The rogue makes a single Dexterity (Stealth) check against a DC15 passive Wisdom (Perception). Beat that and the rogue gets past.
What the rules say about hiding
Stealing large chunks from my answer to What advantages does hiding have?
Best to go back to the source on this; bold italics are my emphasis.
Stealth. Make a Dexterity (Stealth) check when you
attempt to conceal yourself from enemies, slink past
guards, slip away without being noticed, or sneak up on
someone without being seen or heard.
When you try to hide, make a Dexterity (Stealth) check. Until
you are discovered or you stop hiding, that check’s total is
contested by the Wisdom (Perception) check of any creature
that actively searches for signs of your presence.
You can’t hide from a creature that can see you, and if you
make noise (such as shouting a warning or knocking over a
vase), you give away your position. An invisible creature can’t
be seen, so it can always try to hide. Signs of its passage
might still be noticed, however, and it still has to stay quiet.
In combat, most creatures stay alert for signs of danger
all around, so if you come out of hiding and approach
a creature, it usually sees you. However, under certain
circumstances, the Dungeon Master might allow you to stay
hidden as you approach a creature that is distracted, allowing
you to gain advantage on an attack before you are seen.

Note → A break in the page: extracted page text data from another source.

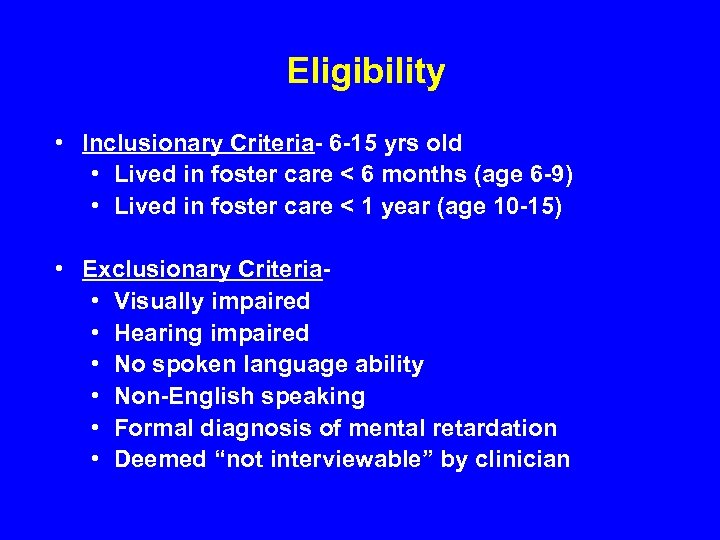 Eligibility

• Inclusionary Criteria- 6-15 yrs old
 • Lived in foster care < 6 months (age 6-9)
 • Lived in foster care < 1 year (age 10-15)

• Exclusionary Criteria-
 • Visually impaired
 • Hearing impaired
 • No spoken language ability
 • Non-English speaking
 • Formal diagnosis of mental retardation
 • Deemed “not interviewable” by clinician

Passive Perception. When you hide, there’s a chance
someone will notice you even if they aren't searching. To
determine whether such a creature notices you, the DM
compares your Dexterity (Stealth) check with that creature’s
passive Wisdom (Perception) score, which equals 10 + the
creature’s Wisdom modifier, as well as any other bonuses
or penalties. If the creature has advantage, add 5. For
disadvantage, subtract 5.
For example, if a 1st-level character (with a proficiency
bonus of +2) has a Wisdom of 15 (a +2 modifier) and
proficiency in Perception, he or she has a passive Wisdom
(Perception) of 14.
What Can You See? One of the main factors in determining
whether you can find a hidden creature or object is how well
you can see in an area, which might be lightly or heavily
obscured, as explained in chapter 8.
The DM decides when circumstances are appropriate for hiding. Also, the question isn't whether a creature can see you when you are hiding. The question is whether it can see you clearly.

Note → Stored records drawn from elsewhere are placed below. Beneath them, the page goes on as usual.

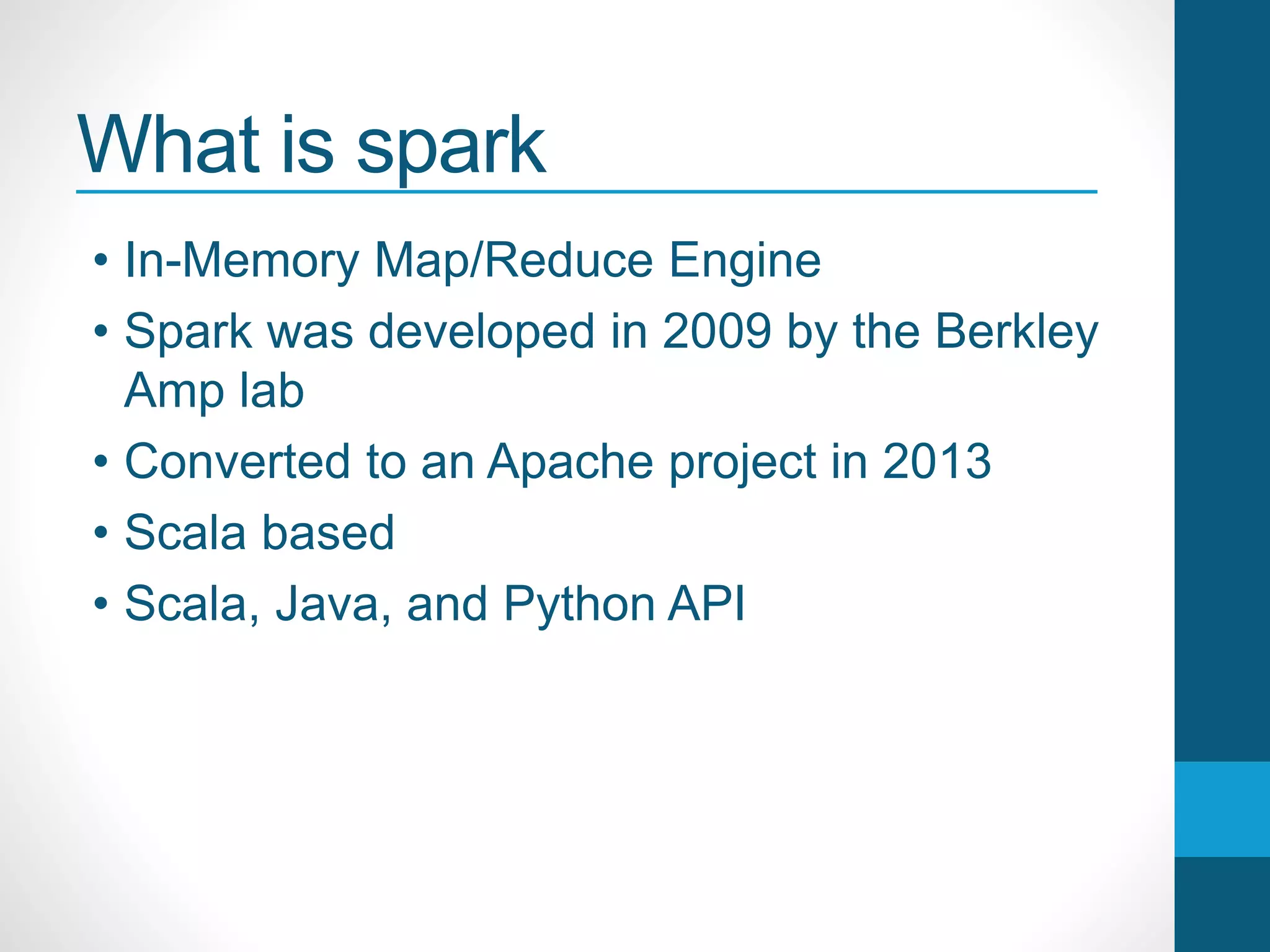 What is spark

• In-Memory Map/Reduce Engine
• Spark was developed in 2009 by the Berkley Amp lab
• Converted to an Apache project in 2013
• Scala based
• Scala, Java, and Python API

A given area might be lightly or heavily obscured. In
a lightly obscured area, such as dim light, patchy fog,
or moderate foliage, creatures have disadvantage on
Wisdom (Perception) checks that rely on sight.
A heavily obscured area—such as darkness, opaque
fog, or dense foliage—blocks vision entirely. A creature
in a heavily obscured area effectively suffers from the
blinded condition (see appendix A).
Note: Blindsight is dim light and results in a lightly obscured area. Torches, lanterns etc are bright light.
Being seen is not enough for you to stop being hidden - you must be seen clearly. Lighting, cover and camouflage would all influence this.
Your specific questions
... can this Rogue sneak past with a disadvantaged stealth attempt?
Yes and furthermore I can see no reason why there would be
disadvantage to this. Anyone can hide where nobody can see them;
the purpose of the Dexterity (Stealth) skill is to be able to hide
where people can see you due to your skill, training and luck.
Do the orcs get a chance at Passive Perception to see the Rogue sneaking (using stealth skill)?
Yes - if the rogue's Dexterity (Stealth) check beats the orc's
passive Wisdom (Perception) then he sneaks past them.
Do we roll/check for the Sneak and the Orcs get to check Passive Perception?
The Rogue's speed is 25 feet (Dwarf/light armor), or 6 squares on the map and that gets him right near the orcs, but not past them, so
the orc should get a Passive Perception check before the Rogue gets
to move another 6 squares past them. Is this correct?
25 feet is 5 squares on the map (just saying).
You do not use round by round movement unless you are in a combat
situation so if the rogue sneaks past then he sneaks past, if he
doesn't you may be rolling initiative and switching to round by
round movement then.
There is no passive [Wisdom] (Perception) check - it is a static
number; for an orc it is 10.
Effectively the rogue makes a Dexterity (Stealth) check against a DC of 15 (10 for orc's passive Wisdom (Perception) + 5 for advantage because there is more than one orc doing the looking and they therefore help one another), if the area is brightly lit and there is no cover.
If there are sufficient objects/people to hide behind or it is dimly lit (which includes darkvision) then the DC is 10 as the disadvantage for lightly obscured cancels the advantage from helping.
If the rogue is doing it in the dark (and he can see somehow) then it is automatic; barring making a noise.
Why not use active Wisdom (Perception)
Because the orcs are "standing guard" which to me does not engage "actively searches for signs of your presence." Standing guard is long, boring duty and you are not going to pay attention all the time especially when you have a couple of mates around to chat with.
If they were in a state of heightened alertness (like they knew you were out there right now!) then they could use active Wisdom (Perception).